Asian equity markets were choppy with the region cautious as participants awaited the looming NFP jobs data and after the rally in stocks petered out for its global peers which saw Wall Street end a choppy session mixed albeit with a negative bias. ASX 200 (+0.1%) was dragged by notable weakness in tech and healthcare names but with downside in the index stemmed by resilience in financials. Furthermore, the government announced to increase rules on foreign investment into key industries which raised some questions regarding the ramifications its protectionism could have on its ties with its largest trading partner China although PM Morrison suggested the investment reforms are unlikely to increase ongoing tensions. Nikkei 225 (+0.7%) was initially lower but gradually reversed the downside amid currency weakness, while Hang Seng (+1.7%) and Shanghai Comp. (+0.4%) traded indecisively after the PBoC’s operations resulted to a CNY 450bln weekly net liquidity drain and following mixed US-China rhetoric including USTR Lighthizer expressing confidence regarding the Phase 1 deal and with the US to continue permitting Chinese passenger flights in reciprocation to a similar gesture by China, although plenty of criticism remained following the anniversary of the Tiananmen Square massacre and Hong Kong’s passage of the national anthem bill. Finally, 10yr JGBs were subdued following the resumption of the bear steepening seen in USTs, but with some of the losses in 10yr JGBs briefly retraced after prices rebounded off a floor at 151.55 and with the BoJ present in the market for nearly 1.1tln of JGBs in which it boosted purchase amounts in 5yr-10yr maturities.

PBoC injected CNY 150bln via 7-day reverse repos for a net daily drain of CNY 150bln and a weekly drain of CNY 450bln vs. last week's CNY 670bln net injection PBoC set USD/CNY mid-point at 7.0965 vs. Exp. 7.0826 (Prev. 7.1012)
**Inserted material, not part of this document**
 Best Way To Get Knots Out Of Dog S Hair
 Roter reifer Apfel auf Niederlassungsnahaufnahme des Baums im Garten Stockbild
US President Trump issued a memo calling for recommendations within 60 days on how to protect US investors from China's failure to allow audits of US-listed Chinese companies. In other news, the White House Statement on Tiananmen Square anniversary noted that China should fulfil its commitments on Hong Kong and end persecution of ethnic and religious minorities, while the White House also reportedly stated that the China's Tiananmen Square slaughter is not forgotten. (Newswires/AFP/Twitter)

US Secretary of State Pompeo said Nasdaq rules on listing is particularly important considering pattern of fraudulent accounting practices by Chinese firms, while he added that Nasdaq’s actions should serve as a model for other exchanges in US and around the world. (Newswires)
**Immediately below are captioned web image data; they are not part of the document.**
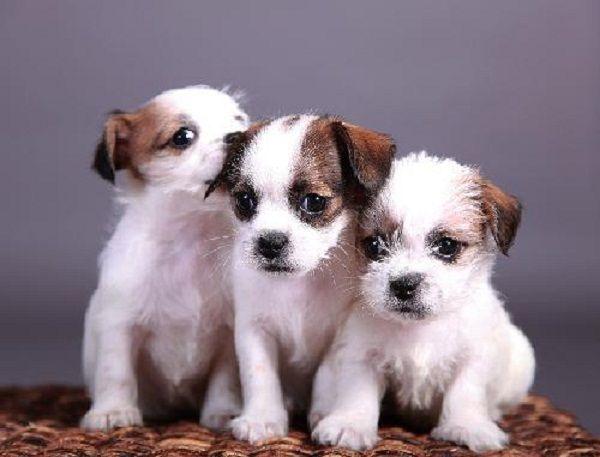 Shih Tzu Chihuahua Mix Puppies Zoe Fans Blog Cute Baby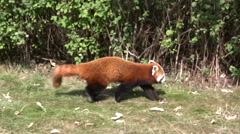 Red panda walking on grass Stock Footage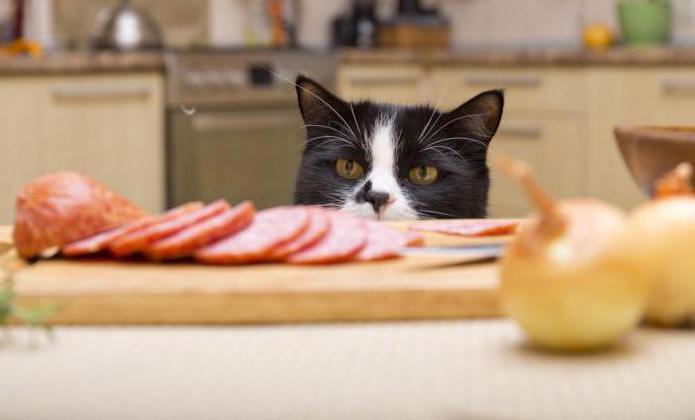 какие овощи полезны кошкам:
Senate Majority Leader McConnell said the Chinese Communist Party has cheated on trade, stolen foreign technology, executed long-term plans to target the industrial bases of the US and allies, weaponised foreign aid, manipulates developing countries and repressed its own people. (Twitter)

China has vowed to take countermeasures against the US move to sanction 33 Chinese firms and institutions. (Newswires)
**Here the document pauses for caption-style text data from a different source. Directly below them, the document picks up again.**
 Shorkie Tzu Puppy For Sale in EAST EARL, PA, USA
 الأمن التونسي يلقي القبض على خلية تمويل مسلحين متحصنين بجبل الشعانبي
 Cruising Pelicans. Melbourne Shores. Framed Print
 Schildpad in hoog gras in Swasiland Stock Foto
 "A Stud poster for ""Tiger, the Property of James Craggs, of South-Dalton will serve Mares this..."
China has not halted the purchase of US soybeans and new purchases are continuing, according to CEO of the US Soybean Export Council cited by the Global Times. (Twitter)

The Beijing municipal government is set to reduce the coronavirus emergency response to level 3 from level 2 as of June 6th, according to State media. (Newswires)

US

US Secret Service is closing areas around the White House complex until June 10th (Newswires)

UK/EU

The BoE should abandon its inflation target and replace it with a GDP goal in order to best manage the economy in the wake of the fallout from COVID-19, according to the Policy Exchange think tank. (Newswires) 

UK and EU officials are reportedly set to end Brexit talks this week without coming to an agreement on the terms of their future relationship with key sticking-points still unresolved, according to sources. Subsequently, EU sources say, on Brexit, it is far too early for a compromise which will come later with the added time pressure; but, talks have been more constructive and useful this week - not necessarily a breakthrough coming soon, Express' Barnes. (Newswires/Twitter)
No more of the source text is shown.